─── DATASET EXCERPT ───
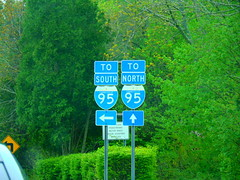 US 1 (jjbers) Tags: road signs new london connecticut may 6 2018 us 1 95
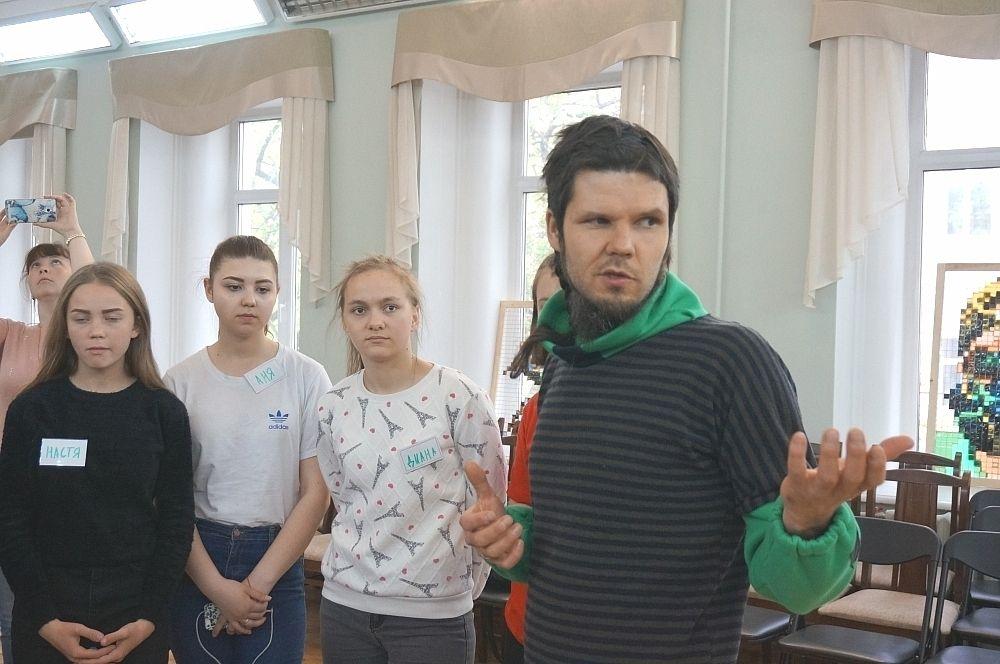 Пермских худлжник Александр Жунёв объясняет, как создавать арт-объекты в городе, не вредя окружающей среде.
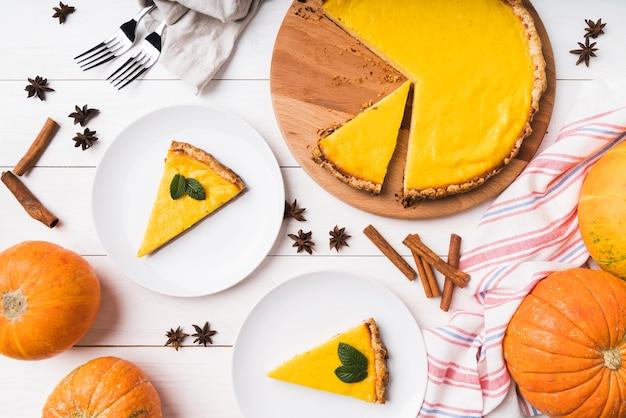 Vue De Dessus Arrangement Alimentaire Avec Tarte Photo gratuit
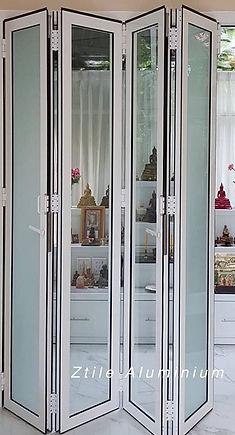 Aluminium Folding door in White ประตูเฟี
───
The line containing "Пермских худлжник Александр" and every line after it, up to the last line of the data, should be returned exactly, without the pictures.

RESULT OF THIS TASK:
 Пермских худлжник Александр Жунёв объясняет, как создавать арт-объекты в городе, не вредя окружающей среде.
 Vue De Dessus Arrangement Alimentaire Avec Tarte Photo gratuit
 Aluminium Folding door in White ประตูเฟี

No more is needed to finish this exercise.